Kinder im I-Kuh-Test

THALFANG/HERMESKEIL. Den Weg vom "Gras ins Glas" verfolgten am Mittwoch 364 Viertklässler aus der Region bei einem Aktionstag rund um die Milch bei den Hochwald Nahrungsmittel-Werken. Die Nachfrage war so groß, dass viele Klassen nicht berücksichtigt werden konnten.

Kühe sind lila, und Milch kommt aus dem Tetrapack. Von wegen - beim Aktionstag rund um die Milch in Thalfang stellten Viertklässler unter Beweis, dass sie mehr wissen, als man gemeinhin denkt. Beispielsweise die zehnjährige Franziska aus Grimburg. Sie erkannte an der ersten Station des vom Dienstleistungszentrum ländlicher Raum (DLR) entworfenen Parcours die Futterpellets. "Das fressen unsere Schafe", rief sie spontan.

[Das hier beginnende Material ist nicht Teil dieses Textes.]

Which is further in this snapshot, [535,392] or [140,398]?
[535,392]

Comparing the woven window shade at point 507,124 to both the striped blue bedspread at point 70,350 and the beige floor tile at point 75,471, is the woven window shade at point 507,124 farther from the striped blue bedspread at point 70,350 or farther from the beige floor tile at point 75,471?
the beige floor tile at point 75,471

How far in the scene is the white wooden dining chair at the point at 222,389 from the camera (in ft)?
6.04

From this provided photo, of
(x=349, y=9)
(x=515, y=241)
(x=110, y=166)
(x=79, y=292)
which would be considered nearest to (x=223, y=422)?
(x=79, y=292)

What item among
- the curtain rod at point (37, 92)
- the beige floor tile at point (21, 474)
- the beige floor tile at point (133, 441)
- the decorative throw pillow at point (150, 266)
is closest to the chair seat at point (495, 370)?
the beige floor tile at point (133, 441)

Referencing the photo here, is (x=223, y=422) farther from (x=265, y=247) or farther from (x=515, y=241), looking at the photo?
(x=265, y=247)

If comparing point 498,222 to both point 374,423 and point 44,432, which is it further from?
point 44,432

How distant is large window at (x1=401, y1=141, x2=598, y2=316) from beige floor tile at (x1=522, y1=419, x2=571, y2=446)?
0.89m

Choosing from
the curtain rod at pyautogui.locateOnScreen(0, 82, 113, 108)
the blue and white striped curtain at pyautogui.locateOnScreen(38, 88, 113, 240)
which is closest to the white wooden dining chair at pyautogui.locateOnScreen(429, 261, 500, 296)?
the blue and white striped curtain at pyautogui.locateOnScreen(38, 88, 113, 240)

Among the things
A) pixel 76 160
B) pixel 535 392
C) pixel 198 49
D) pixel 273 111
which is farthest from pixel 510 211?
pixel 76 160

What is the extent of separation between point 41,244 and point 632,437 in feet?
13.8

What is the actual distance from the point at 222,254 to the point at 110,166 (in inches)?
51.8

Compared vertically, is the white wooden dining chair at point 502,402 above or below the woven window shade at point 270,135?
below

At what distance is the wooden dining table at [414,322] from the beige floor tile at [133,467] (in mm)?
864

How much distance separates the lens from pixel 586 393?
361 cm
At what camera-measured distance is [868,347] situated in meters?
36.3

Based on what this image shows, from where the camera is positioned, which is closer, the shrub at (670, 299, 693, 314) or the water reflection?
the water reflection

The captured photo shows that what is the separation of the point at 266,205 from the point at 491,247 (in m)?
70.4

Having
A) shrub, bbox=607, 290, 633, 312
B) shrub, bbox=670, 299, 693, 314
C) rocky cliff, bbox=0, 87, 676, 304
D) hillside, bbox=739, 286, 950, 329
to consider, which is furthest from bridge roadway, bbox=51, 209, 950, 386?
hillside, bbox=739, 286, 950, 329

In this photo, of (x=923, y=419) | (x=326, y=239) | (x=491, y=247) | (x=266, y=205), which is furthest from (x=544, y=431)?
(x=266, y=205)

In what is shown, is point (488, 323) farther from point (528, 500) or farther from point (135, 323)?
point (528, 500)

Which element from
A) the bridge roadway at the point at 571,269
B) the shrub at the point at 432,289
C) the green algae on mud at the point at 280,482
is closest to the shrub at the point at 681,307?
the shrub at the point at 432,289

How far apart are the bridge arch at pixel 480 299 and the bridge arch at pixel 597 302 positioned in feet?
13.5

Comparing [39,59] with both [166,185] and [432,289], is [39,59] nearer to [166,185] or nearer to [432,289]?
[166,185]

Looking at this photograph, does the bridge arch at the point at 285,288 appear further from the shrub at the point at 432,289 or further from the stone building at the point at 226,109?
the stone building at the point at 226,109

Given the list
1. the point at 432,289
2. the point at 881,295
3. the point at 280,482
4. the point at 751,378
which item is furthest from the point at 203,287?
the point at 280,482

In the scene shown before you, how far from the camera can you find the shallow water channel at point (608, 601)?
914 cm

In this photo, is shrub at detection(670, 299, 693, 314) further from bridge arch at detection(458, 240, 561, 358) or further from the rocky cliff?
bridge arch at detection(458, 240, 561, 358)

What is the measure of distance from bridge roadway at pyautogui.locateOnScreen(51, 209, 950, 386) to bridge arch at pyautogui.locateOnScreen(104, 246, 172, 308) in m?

An dem Stand mussten die wissbegierigen Schüler herausfinden, was Widerkäuer fressen: Gummibärchen, Nüsse, Heu oder Kraftfutter? Wenn die jungen Kandidaten richtig sortiert hatten, entstand das Wort "Milch". Das neu Gelernte wandten sie sofort bei einem "I-Kuh-Express-Test" an. Grüne Woche erstmals in Rheinland-Pfalz

In vergleichbarer Weise befassten sich übrigens Viertklässler auch in Pronsfeld, Eifel, und in Kaiserslautern mit dem flüssigen Lebensmittel. Die Veranstaltung ist einer von zahlreichen Bausteinen der Grünen Woche, die in diesem Jahr erstmals auch einen Ableger in Rheinland-Pfalz hat. Was man braucht, um Joghurt zu produzieren, das erfuhren die Kinder einige Stationen später. "Ohne Bakterien geht‘s nicht", brachten Svenja und Marie, beide zehn Jahre alt aus Thalfang, ihre neuen Kenntnisse an. Tatsächlich: Die Milchsäurebakterien sind für die Herstellung unentbehrlich. "Tim hat schon mal Milch in die Schule mitgebracht", erzählte Tobias aus Hoxel, dass das Thema auch im Unterricht eine Rolle spielt. Und tatsächlich, die Eltern von Tim Klein haben einen Bauernhof. Mit dem Lebensmittel "frisch von der Kuh" durften sie in der Schule live miterleben, wie Sahne entsteht. Auch wenn wegen der winterlichen Witterung der etwas andere Schultag nicht im Kuhstall stattfand, sondern in einer Halle der Hochwald Nahrungsmittel-Werke, sollten die Kinder möglichst realistische Eindrücke bekommen. Spielerisch sollen sie an das Nahrungsmittel Milch herangeführt werden, sagte Jutta Wirtz vom DLR Bitburg über das pädagogische Ziel.Ballack und Bauckhage

Die große Nachfrage bei den Schulen hatte die Organisatoren - neben dem DLR sind auch die Molkereien in Rheinland-Pfalz, das Landwirtschaftsministerium und die Milchwirtschaftliche Arbeitsgemeinschaft mit im Boot - sehr überrascht. Viele Klassen habe man vertrösten müssen. Zum Zuge gekommen waren dagegen Klassen aus Enkirch, Fell, Föhren, Großlittgen, Gusenburg, Heidenburg, Hermeskeil, Landscheid, Longkamp, Morbach, Nittel, Reinsfeld, Thalfang und Trier. Die Kinder interessierten sich im übrigen nicht nur für den konkreten Lehrstoff. "Kennst Du auch den Michael Ballack", fragte die neunjährige Clara aus Bäsch den Leiter Produktentwicklung, Christian Wandinger, der unüberhörbar aus Bayern stammt. Den größten Eindruck bei Bünyamin aus Föhren hinterließ eine Torwand, auf die er schießen durfte, während Mitschülerin Lea das Kasperletheater am besten gefiel. Wirtschaftsminister Hans-Artur Bauckhage ehrte im Rahmen der Veranstaltung Milch erzeugende Betriebe für ihre Qualitätsleistungen (der TV berichtet noch).